Le lendemain matin, la jeune femme se promène dans la ville avec ses collègues. Le long du Danube, ils flânent en imaginant Mozart, Salieri, Schubert ou Liszt se promener dans la ville. Puis ils décident de faire le tour des théâtres et des opéras pour voir ce qui se joue en regrettant de ne pas avoir le temps de se rendre à une représentation.
- Nous sommes dans la capitale mondiale de la musique classique et nous ne pouvons même pas assister à un concert. se désole un chanteur.
Ils se dirigent vers la Vienne en regrettant de ne pas avoir de contacts sur place pour se faire introduire dans des salles de concert, ils conviennent qu'ils doivent parler à la direction du conservatoire pour avoir des contacts sur place à l'avenir.
- Regardez, il y a un café, on aura au moins eu cela.
Ils s'attablent et ils ont la joie de déguster un café viennois alors qu'un chœur d'enfant de l'école d'à côté donne un petit concert. Ils conviennent qu'ils ont eu de la chance et que cela reste mieux que rien du tout. Puis, ils décident de se rendre au parc Augarten qui est le plus ancien de la ville. Au cours de la promenade, ils chantonnent les airs qu'ils joueront le soir venu avant de chanter des chansons à la mode pour passer le temps.
Dans la salle, les musiciens se pressent face à l'objectif, tout sourire. Ils tentent de rester sérieux mais ils mettent quelques minutes à se calmer définitivement. Leurs instruments à la main, ils posent fièrement avant de se disperser. Ils terminent l'après-midi dans un café à discuter de la soirée à venir. Le soir venu, la jeune femme a revêtu une stricte robe noire en lamé argent et elle attend en coulisses le moment d'effectuer son entrée. Elle fredonne en attendant son entrée qui arrive enfin, nerveuse, elle se dirige vers sa place et elle se met en position. Lorsque la mesure commence, elle joue les notes qu'elle connaît par cœur pour les avoir faites et refaites durant de longues heures d'entraînement. Le morceau passe sans qu'elle s'en rende compte, sous l'effet du stress, elle a tout oublié et elle a joué sans respirer. Soulagée, elle salue et elle quitte la scène. La musicienne revient quatre fois sur scène avec ses collègues pour quatre tableaux différents. A la fin du spectacle, ils se changent et ils se rendent dans un snack proche de la salle. La pression retombée, l'équipe se laisse aller à rire et à bavarder devant des pizzas. Lorsqu'ils rentrent à l'hôtel, ils tentent d'étouffer leurs rires dans les couloirs pour ne pas réveiller les autres clients de l'hôtel.

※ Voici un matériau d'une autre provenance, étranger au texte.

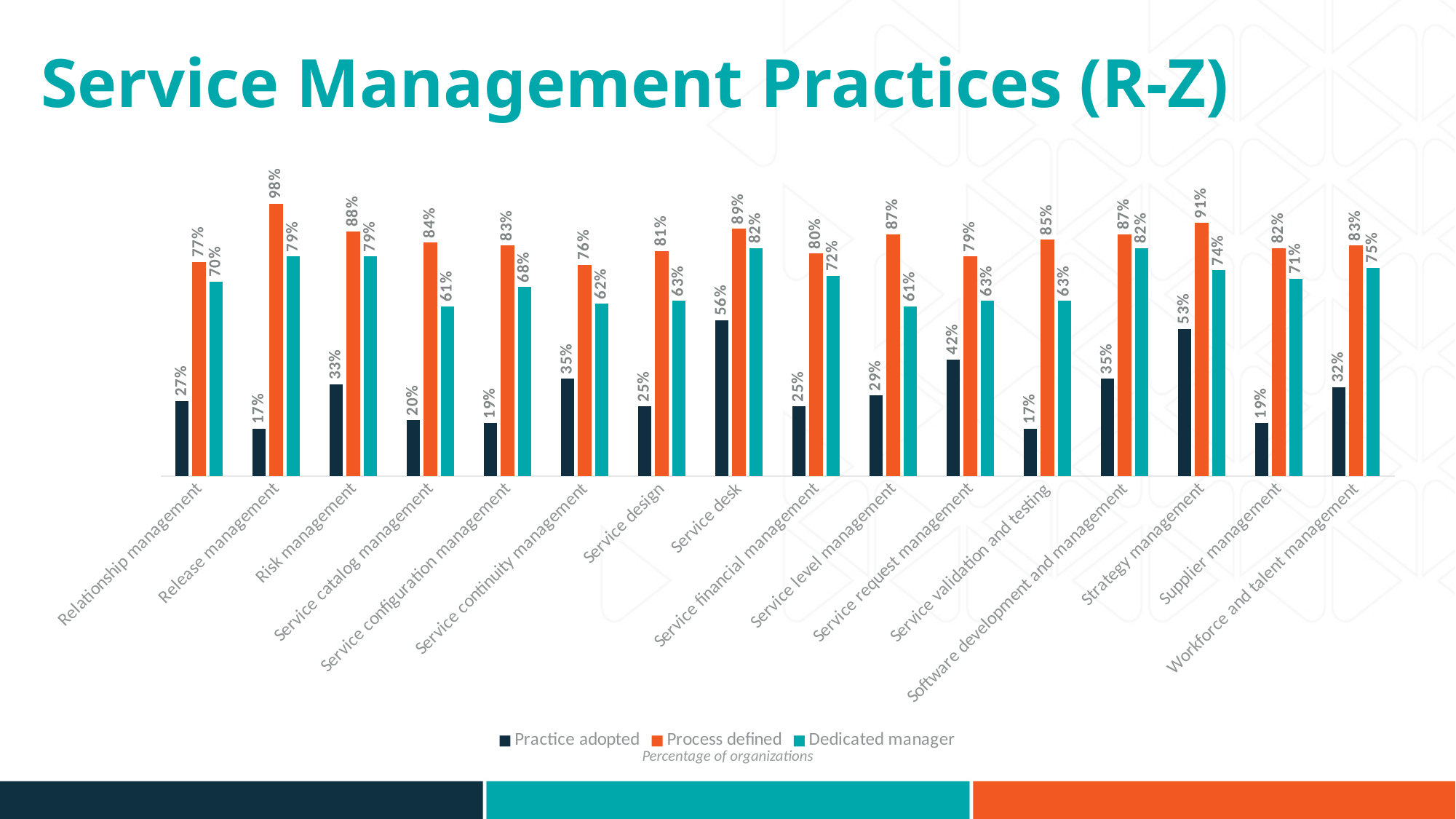
Which is larger for Service request management: the Practice adopted value or the Dedicated manager value? Dedicated manager What is the Process defined value for Release management? 98% Which category has the highest Practice adopted value? Service desk What kind of chart is shown on the slide? Bar chart What is the title of the slide? Service Management Practices (R-Z) Which category has the highest Process defined value? Release management How many series does the legend list? 3 What is the Practice adopted value for Service desk? 56% How many categories are shown on the x axis? 16 Which category has the lowest Process defined value? Service continuity management What is the Dedicated manager value for Strategy management? 74% What is the difference between the Process defined and Practice adopted values for Release management? 81%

Fatiguée par sa soirée, Apollonia s'éveille tard le lendemain matin, elle va se promener dans les rues avant de rentrer. La journée se passe entre visites de la ville et répétitions rapides. Un petit concert privé a lieu le soir même et il est temps de plier bagage. En milieu de matinée, la petite troupe s'envole vers Londres pour des concerts privés et caritatifs durant trois jours. De nouveau, les musiciens se plient aux séances photo et aux interviews épuisantes, ils doivent trouver le temps de répéter et de se familiariser avec la salle avant le spectacle du soir. Le stress commence à gagner la jeune musicienne qui dort mal et c'est fatiguée qu'elle assure ses engagements.
Ce soir-là, elle rêve d'un jeune homme pauvre jouant du violon dans la rue. Elle ouvre les yeux et elle réfléchit un instant sans parvenir à trouver ce qui a pu lui inspirer ce rêve. La jeune musicienne songe qu'il n'y a plus guère de pauvres à son époque, les gouvernements successifs ont fait leur possible pour réduire les inégalités afin de permettre à l'humanité de faire les efforts nécessaires pour réduire son impact sur l'environnement et préserver l'avenir.